The new president of France, Emmanuel Macron should concentrate on deepening financial and fiscal integration of the EU, as well as the promotion of stimulating inflation policy, according to the author Financial Times.
Although it is the priorities of the new president of France Emmanuel Makron in the EU are unknown, of his campaign settings it is clear that it will take a course to strengthen economic integration in the euro area with the creation of its own budget, the appointment of the Minister of Finance and the introduction of parliamentary oversight, according to Financial Times.
One of the book's authors suggested what steps should be taken Macron to make progress in deepening European integration and make France one of the leaders in these processes.
Firstly, the FT journalist believes that instead of creating a separate euro zone budget would effectively expand the budget of the whole of the EU and the existing pan-European investment funds. Thus the scope of the project that can be financed from European funds will be wider.
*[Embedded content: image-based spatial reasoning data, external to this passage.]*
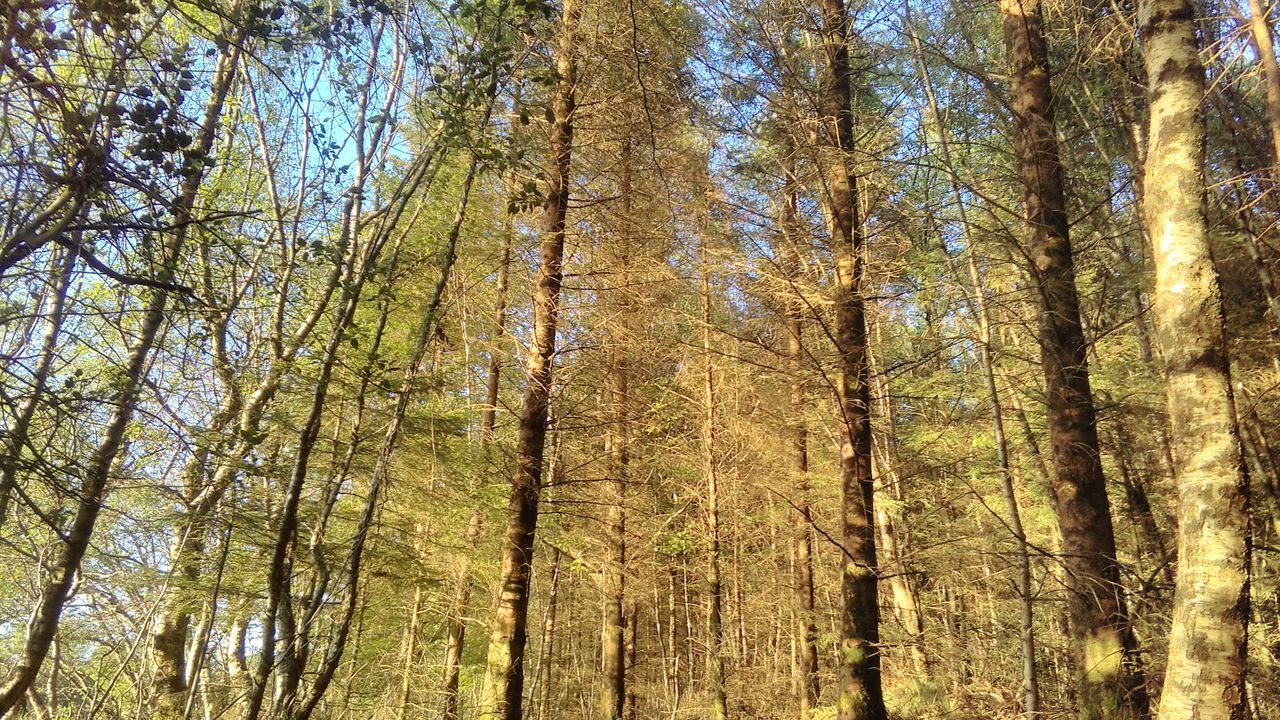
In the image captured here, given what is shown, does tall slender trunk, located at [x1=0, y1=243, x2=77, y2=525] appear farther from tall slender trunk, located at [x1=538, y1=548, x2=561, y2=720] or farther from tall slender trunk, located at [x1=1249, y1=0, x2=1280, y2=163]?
tall slender trunk, located at [x1=1249, y1=0, x2=1280, y2=163]

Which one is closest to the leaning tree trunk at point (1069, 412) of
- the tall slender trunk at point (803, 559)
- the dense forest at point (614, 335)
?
the dense forest at point (614, 335)

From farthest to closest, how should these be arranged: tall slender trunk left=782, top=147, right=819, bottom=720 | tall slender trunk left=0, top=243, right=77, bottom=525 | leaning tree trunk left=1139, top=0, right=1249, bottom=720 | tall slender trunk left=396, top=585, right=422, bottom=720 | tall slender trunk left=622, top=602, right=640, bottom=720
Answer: tall slender trunk left=622, top=602, right=640, bottom=720
tall slender trunk left=782, top=147, right=819, bottom=720
tall slender trunk left=396, top=585, right=422, bottom=720
leaning tree trunk left=1139, top=0, right=1249, bottom=720
tall slender trunk left=0, top=243, right=77, bottom=525

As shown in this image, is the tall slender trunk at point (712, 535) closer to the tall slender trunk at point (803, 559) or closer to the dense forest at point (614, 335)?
the dense forest at point (614, 335)

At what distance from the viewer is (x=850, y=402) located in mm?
5375

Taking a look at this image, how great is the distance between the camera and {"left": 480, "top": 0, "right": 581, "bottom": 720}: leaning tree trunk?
5367mm

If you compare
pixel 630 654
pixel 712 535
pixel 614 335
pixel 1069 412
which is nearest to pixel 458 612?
pixel 712 535

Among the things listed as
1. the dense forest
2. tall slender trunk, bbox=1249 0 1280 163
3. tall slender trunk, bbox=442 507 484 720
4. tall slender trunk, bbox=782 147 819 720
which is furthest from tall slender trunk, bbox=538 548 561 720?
tall slender trunk, bbox=1249 0 1280 163

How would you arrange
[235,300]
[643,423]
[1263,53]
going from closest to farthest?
[235,300] → [1263,53] → [643,423]

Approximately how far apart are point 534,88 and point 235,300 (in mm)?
4229

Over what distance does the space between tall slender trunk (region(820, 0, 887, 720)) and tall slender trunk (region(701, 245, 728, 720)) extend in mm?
3069

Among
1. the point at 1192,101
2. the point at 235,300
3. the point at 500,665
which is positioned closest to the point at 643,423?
the point at 500,665

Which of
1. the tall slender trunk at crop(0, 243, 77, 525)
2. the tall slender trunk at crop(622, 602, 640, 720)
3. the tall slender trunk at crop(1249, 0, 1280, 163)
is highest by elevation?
the tall slender trunk at crop(1249, 0, 1280, 163)

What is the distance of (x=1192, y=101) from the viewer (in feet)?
10.3

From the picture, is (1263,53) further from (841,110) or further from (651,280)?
(651,280)
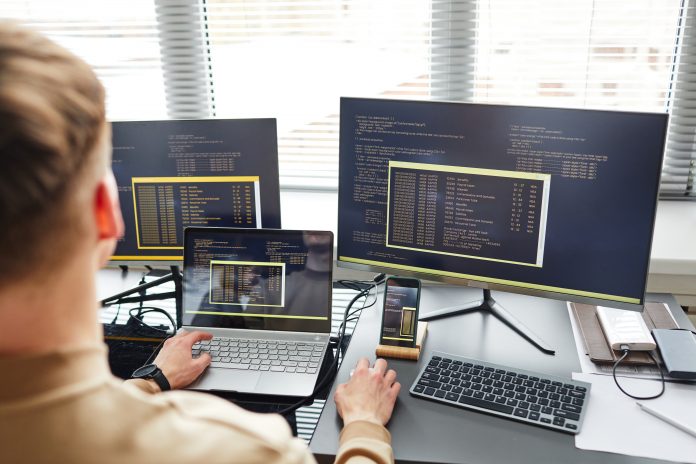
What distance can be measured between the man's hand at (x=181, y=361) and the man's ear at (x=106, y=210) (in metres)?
0.73

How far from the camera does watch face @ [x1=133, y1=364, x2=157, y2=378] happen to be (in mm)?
1328

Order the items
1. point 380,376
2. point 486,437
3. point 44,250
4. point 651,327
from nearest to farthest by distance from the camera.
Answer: point 44,250 < point 486,437 < point 380,376 < point 651,327

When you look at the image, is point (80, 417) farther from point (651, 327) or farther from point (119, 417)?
point (651, 327)

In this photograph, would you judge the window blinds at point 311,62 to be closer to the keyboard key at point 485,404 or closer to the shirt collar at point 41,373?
the keyboard key at point 485,404

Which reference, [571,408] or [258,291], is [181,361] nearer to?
[258,291]

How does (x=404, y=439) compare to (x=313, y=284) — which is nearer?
(x=404, y=439)

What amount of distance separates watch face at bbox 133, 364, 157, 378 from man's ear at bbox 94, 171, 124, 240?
2.38 feet

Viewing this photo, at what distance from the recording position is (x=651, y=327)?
58.3 inches

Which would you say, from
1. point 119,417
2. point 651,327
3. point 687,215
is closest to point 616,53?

Secondly, there are many directions in which the EU countries could deepen cooperation. In particular, Macron could initiate the creation of pan-European party lists, leaving for them the seats of the European Parliament's deputies leaving the European Union Britain. In addition, he could lobby for strengthening the cooperation of the countries of the "united Europe" in the field of defense and security, uniting the digital services sector, setting the minimum cost of carbon emission allowances, and including in the trade agreements articles aimed at tax evasion.
Thirdly, the author of the FT believes that Macron should focus on more specific options of economic integration, such as between two or three countries, one of which has the potential to become Germany. This, in particular, can include the creation of economic sectors "without state borders" between these States through the harmonization of the regulatory framework and consolidation of the tax base. Such a scenario will encourage other EU Member States to join the process data.
Fourth, the new President of France would promote the creation of a banking union, as well as to initiate a greater integration of European financial markets - the so-called Union of the capital markets.
Fifth, the FT journalist believes that Macron it would be expedient to lead the EU's efforts to establish a common mechanism of borrowing in a "united Europe" and the separation of financial risk among all members, for example by issuing joint Eurobonds specialized. At the same time, given the negative attitude of Germany to such initiatives, France could run these processes, bypassing Germany, united with other willing EU countries.
The sixth and most important step, which is to go Macron, author of Financial Times believes departure from deflation rate and promotion of EU policies to stimulate price increases. This move, coupled with the creation of out-relief mechanisms of control public and private debt, in his opinion, will strengthen the sustainability of fiscal EU.